Guataia-1986-Ascânio MMM
Fiz um pequeno verso que não ficou bom, depois de pronto sobraram sem uso muitas palavras.
Não sei o que fazer com elas, só sei que não foram ditas. Não sei o que fazer também sem elas, fora são aflitas.
Seriam essas palavras as mais importantes, e não foram ditas. Ficaram no ocaso da coragem.
Tantas palavras ficam nos sustos da vida, nos gritos engolidos, nos desejos comovidos, quantas dessas palavras estarão no rescaldo dos amores removidos, quanto delas grudarão nas paredes caídas da despedida, nos escombros de fim da paixão.
Quantos nós guardados, quando o pensamento esta elidente à voz e a fala é só segredo sem pele.
As palavras não ditas fazem a inércia da língua mas ficam edificadas no rosto, no olhar, num gesto, na postura corporal, não desistem porque estão mudas, elas ficam , e ficam, e ficam , não vão embora, no olfato elas resistem aos muros da timidez evidente.
São intimas como o amor nos corpos, mas não foram ditas, recusam a despir-se na boca, mas dançam completamente nuas na solidão.
Fizeram-se mistério quando mais eu as queria abertas e transparentes, escolheram o sigilo por significado, palavras ocultas em suas próprias dúvidas, a se entender porque.
Quem sabe o que elas diriam se faladas? Extraídas do silêncio, arrancadas. Se gesticulassem livres, se viessem, se voassem, se vaiassem, se vivessem às claras, as palavras são a alma da língua e a tessitura da sabedoria.
Que significado teriam no fato, que afeto não desvendado, quais seus segredos, que misteriosa face de vergonha guardam no véu do acanhamento.

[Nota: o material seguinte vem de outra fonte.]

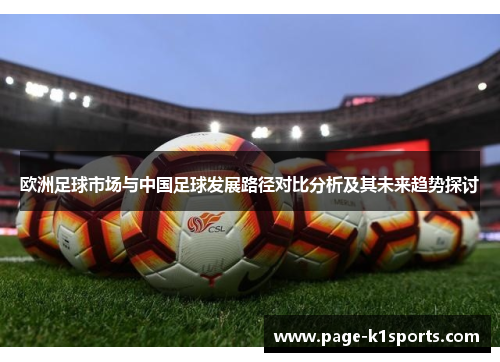 欧洲足球市场与中国足球发展路径对比分析及其未来趋势探讨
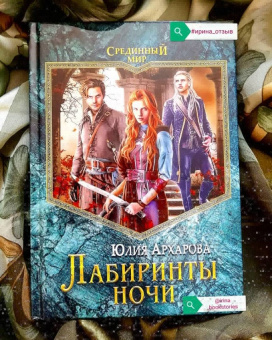 Юлия Архарова: Лабиринты ночи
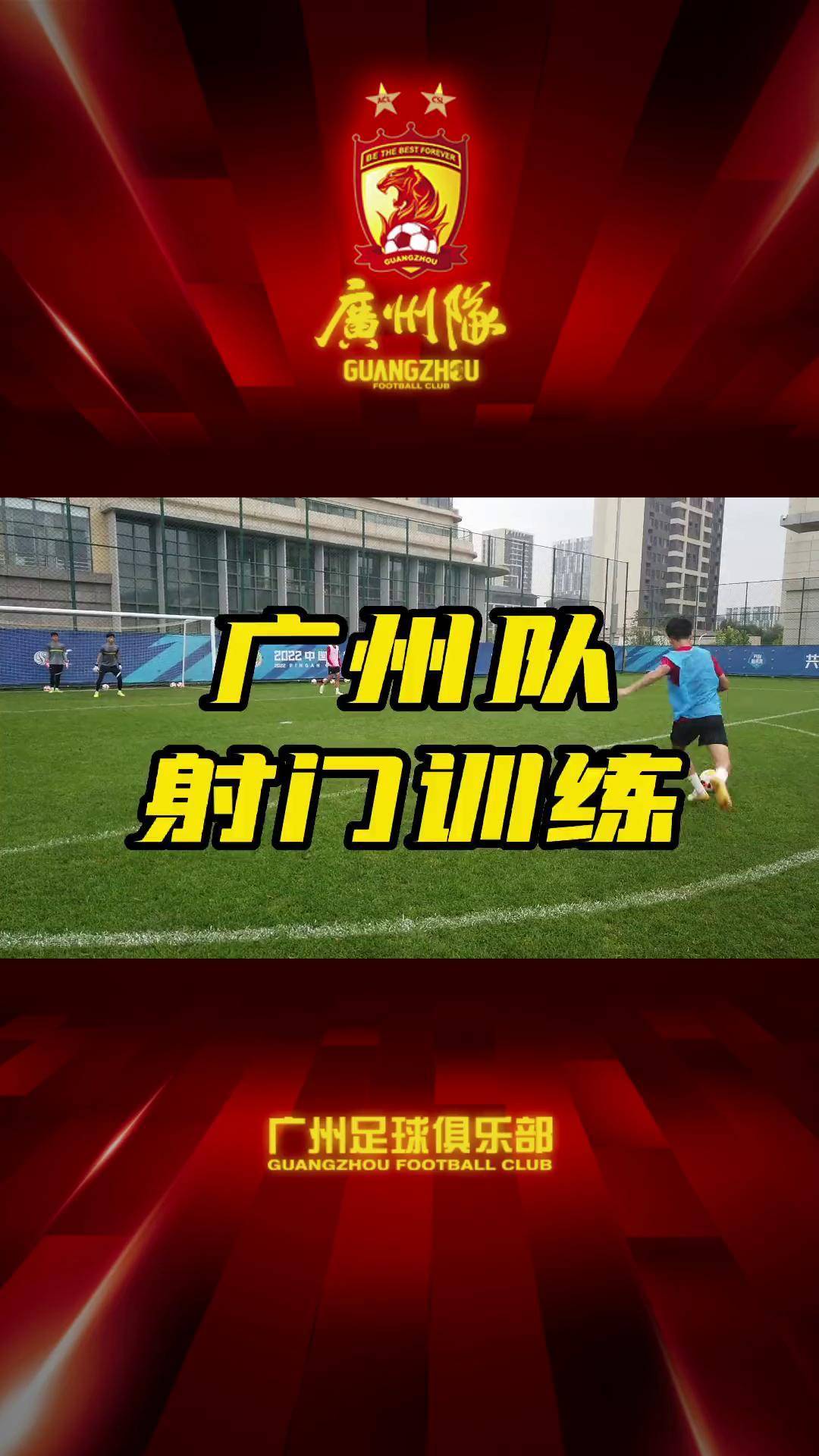 广东球员：广州队众将集体提升实力备战比赛的简单介绍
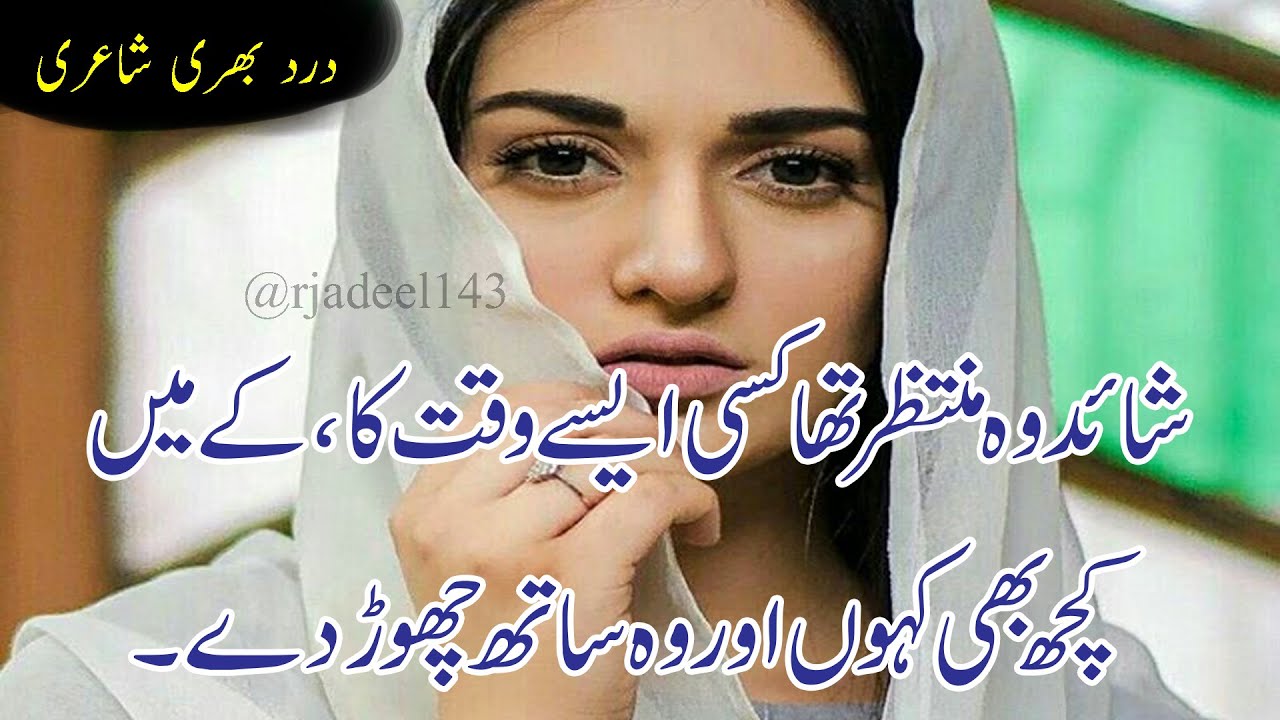 2 Line Poetry | 2 Line Sad Shayri | Sad Poetry | Painful Sad ...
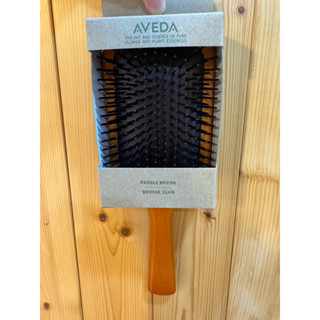 🌟全新現貨🌟AVEDA 木質氣墊梳 氣墊按摩梳 按摩頭皮 舒緩放鬆（大）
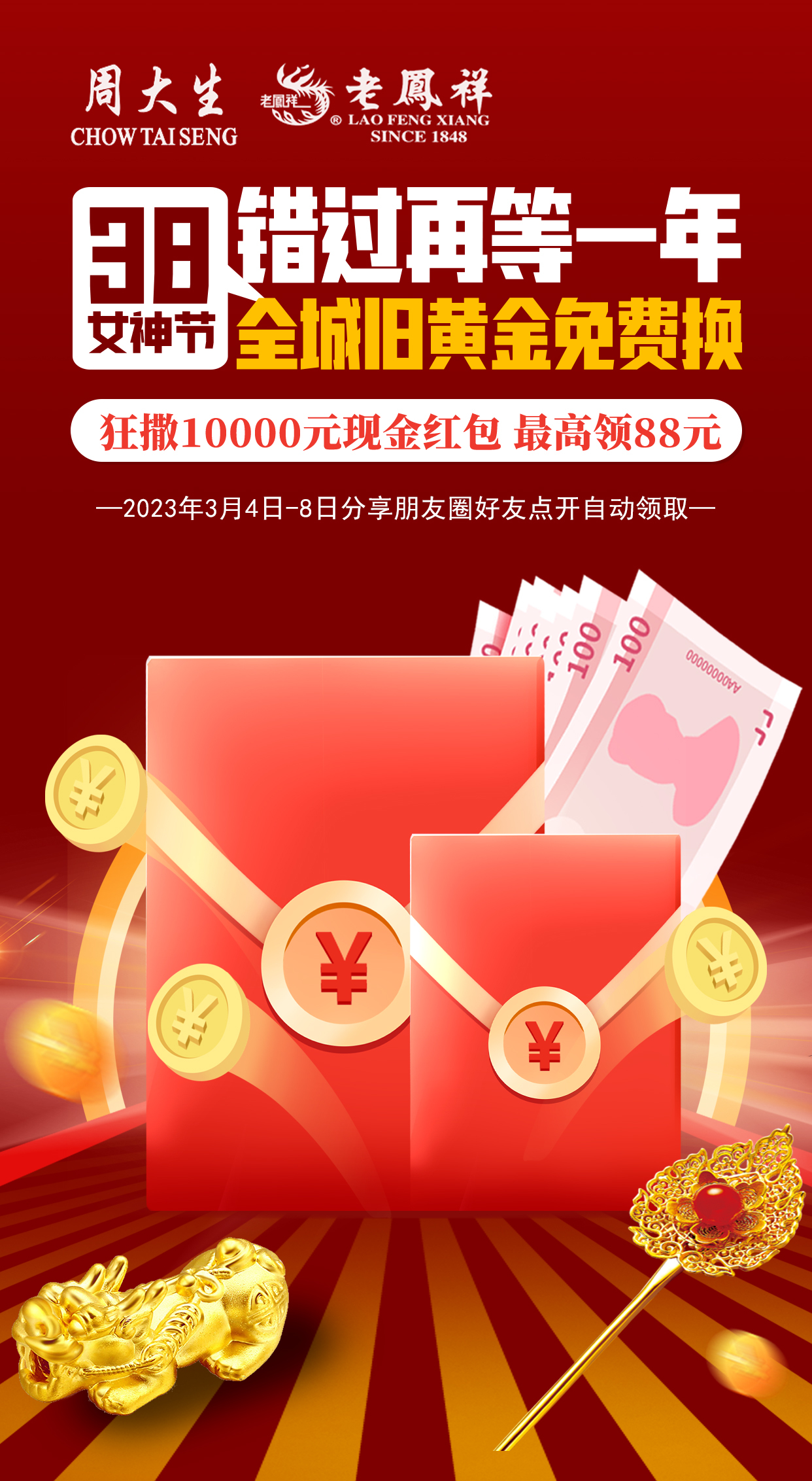 分享红包活动PSD源文件-📂设计源文件资料-平哥科技珠宝商学院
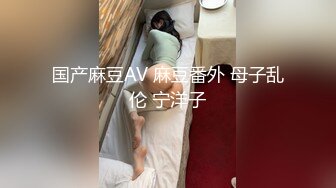 SWAG国产AV剧情萝莉学妹娜娜感冒身体很难受猥琐大叔用肉棒治愈人家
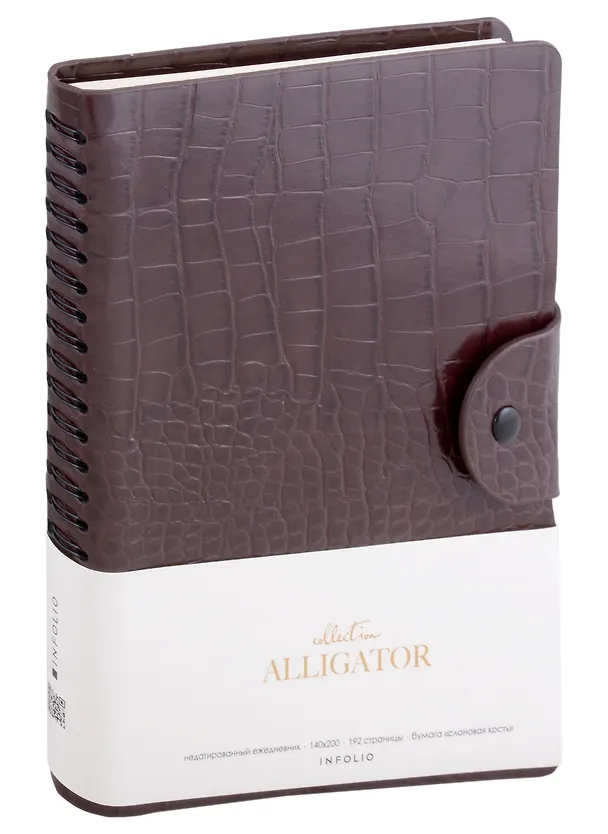 Ежедневник недатированный «Alligator» А5, коричневый, 96 листов, экокожа, InFolio 2994824 — 1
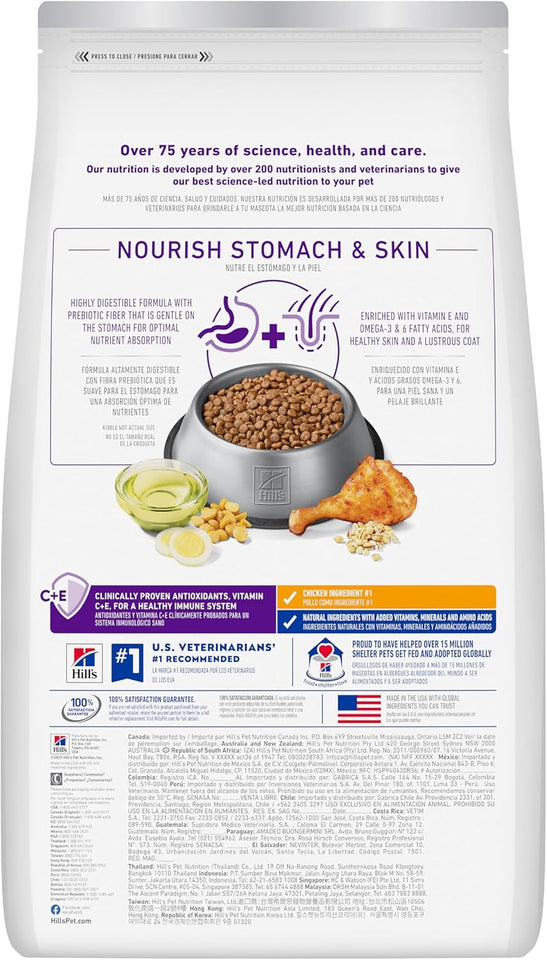 hills-science-diet-sensitive-stomach-skin-adult-1-6-small-kibble-dry-dog-food-chicken-recipe-4-lb-bag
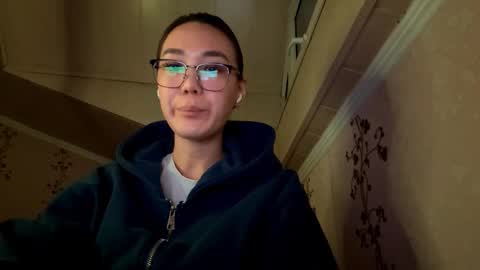 Nova online show from November 8, 12:38 pm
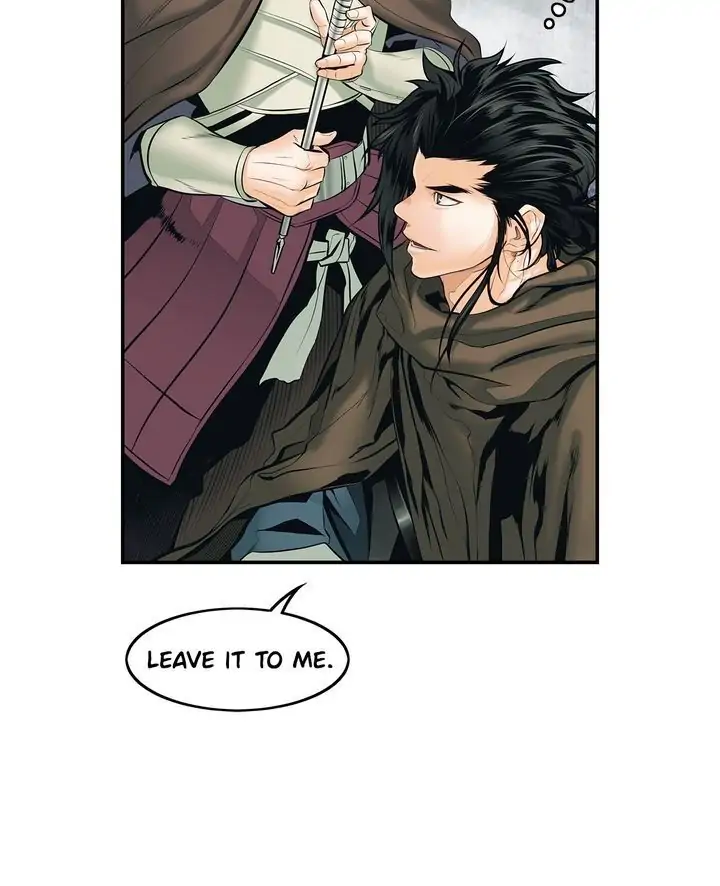 MookHyang – Dark Lady chapter 9 page 16
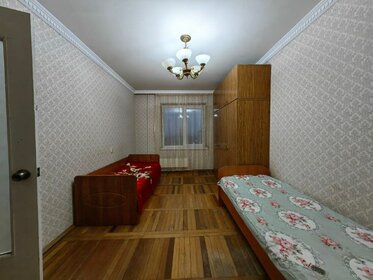 32 м², 1-комнатная квартира 3 350 002 ₽ - изображение 27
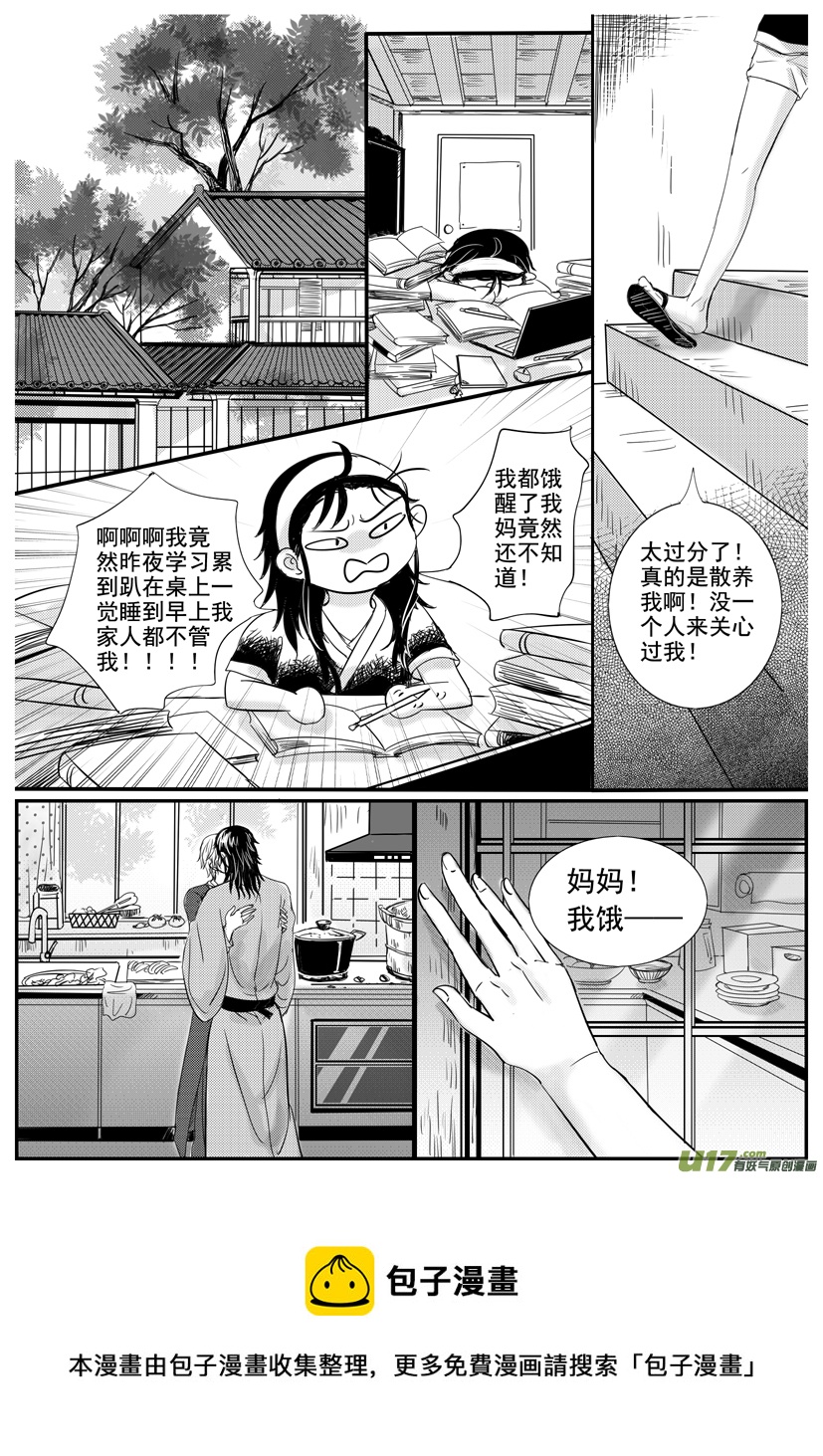 《隐森瑰影》1524-1531 第8页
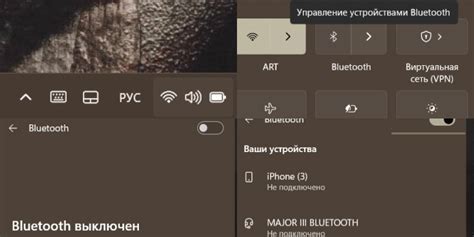 Подключение AirPods к Android-устройству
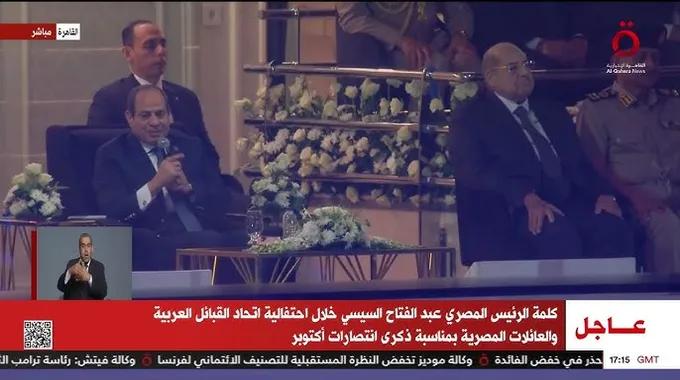 احتفالات مصر بذكرى انتصارات أكتوبر المجيدة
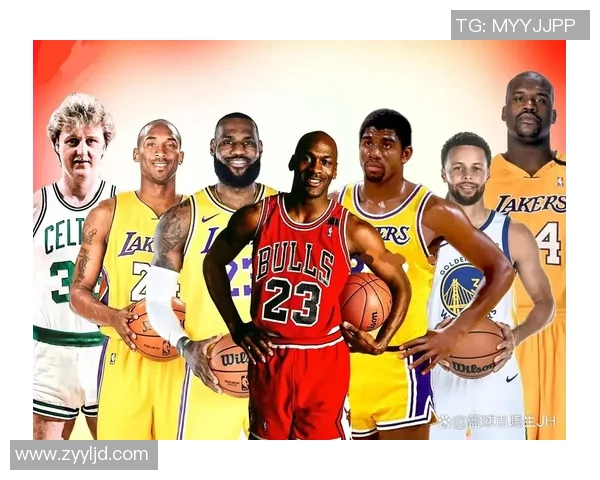 《探索NBA历史巨星的辉煌足迹与未来发展趋势》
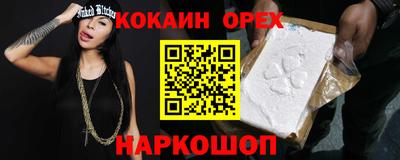 шишки Балахна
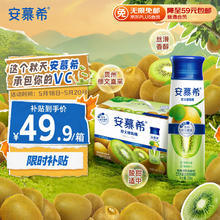限移动端：yili 伊利 安慕希 风味酸奶 修文猕猴桃风味 230g*10瓶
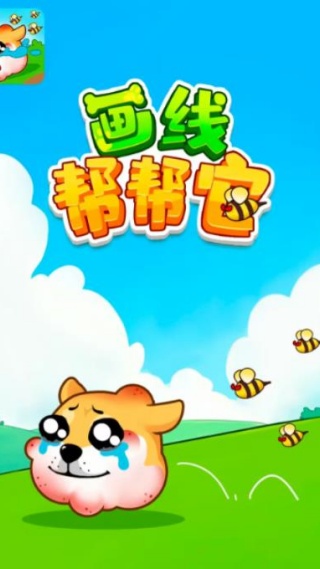 画线帮帮它游戏图3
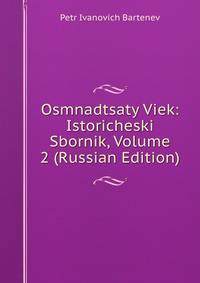Osmnadtsaty Viek: Istoricheski Sbornik, Volume 2 (Russian Edition)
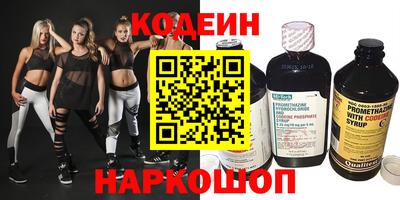 синтетический гашиш Обь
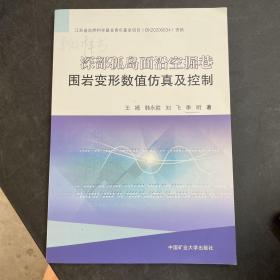 深部孤岛面沿空掘巷围岩变形数值仿真及控制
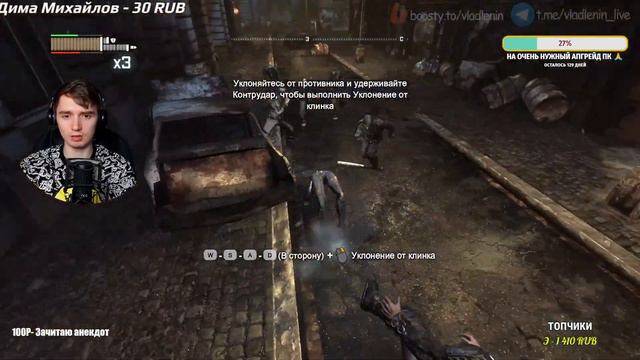НОВОГОДНИЙ ПАТРУЛЬ Batman Arkham City ► ГОНЯЕМ АЛКАШЕЙ (часть 5) смотреть онлайн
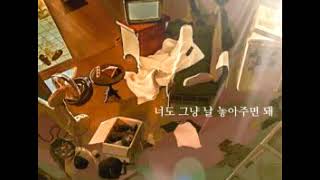 너도 그냥 날 놓아주면 돼(Just let me go) - 윤건(yoon gun) 가사 lyrics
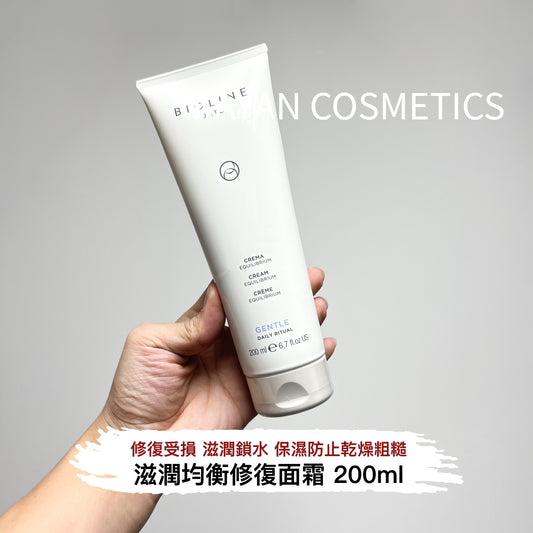 強效保濕 包順豐 意大利 Bioline Jato / 米藍 米嵐 泊歐藍 均衡修復霜 面霜 200ml GENTLE DAILY RITUAL CREMA EQUILIBRIUM GENTLE DAILY RITUAL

Porque tímidas se afastam do meu verso quando delas eu mais urgente preciso agora.
Elas sim são as de maior importância, pois guardadas calam a poesia.
Mudando sua fisionomia, escondem outro poema em interdito e sombra, que some privado de expressividade.
Qualquer verso sem elas é elisão, é impropriedade, é vazio, não é nada.
Serão elas as que dizem quietas todos os gritos, todos os afagos, toda a compreensão, sendo assim são muito mais que simples palavras, são atos não verbalizados.
Fazer um poema sem elas não faz sentido, fazer um poema sem elas o torna desprovido de razão, é vicissitude.
Sempre haverá nele um pensamento escondido, intimidado na atitude, na ausência dos restos de expressão do que não foi dito, pedaço quebrado de sentimento. Essa sentença, essa prisão, poema assim trancado eu não quero não.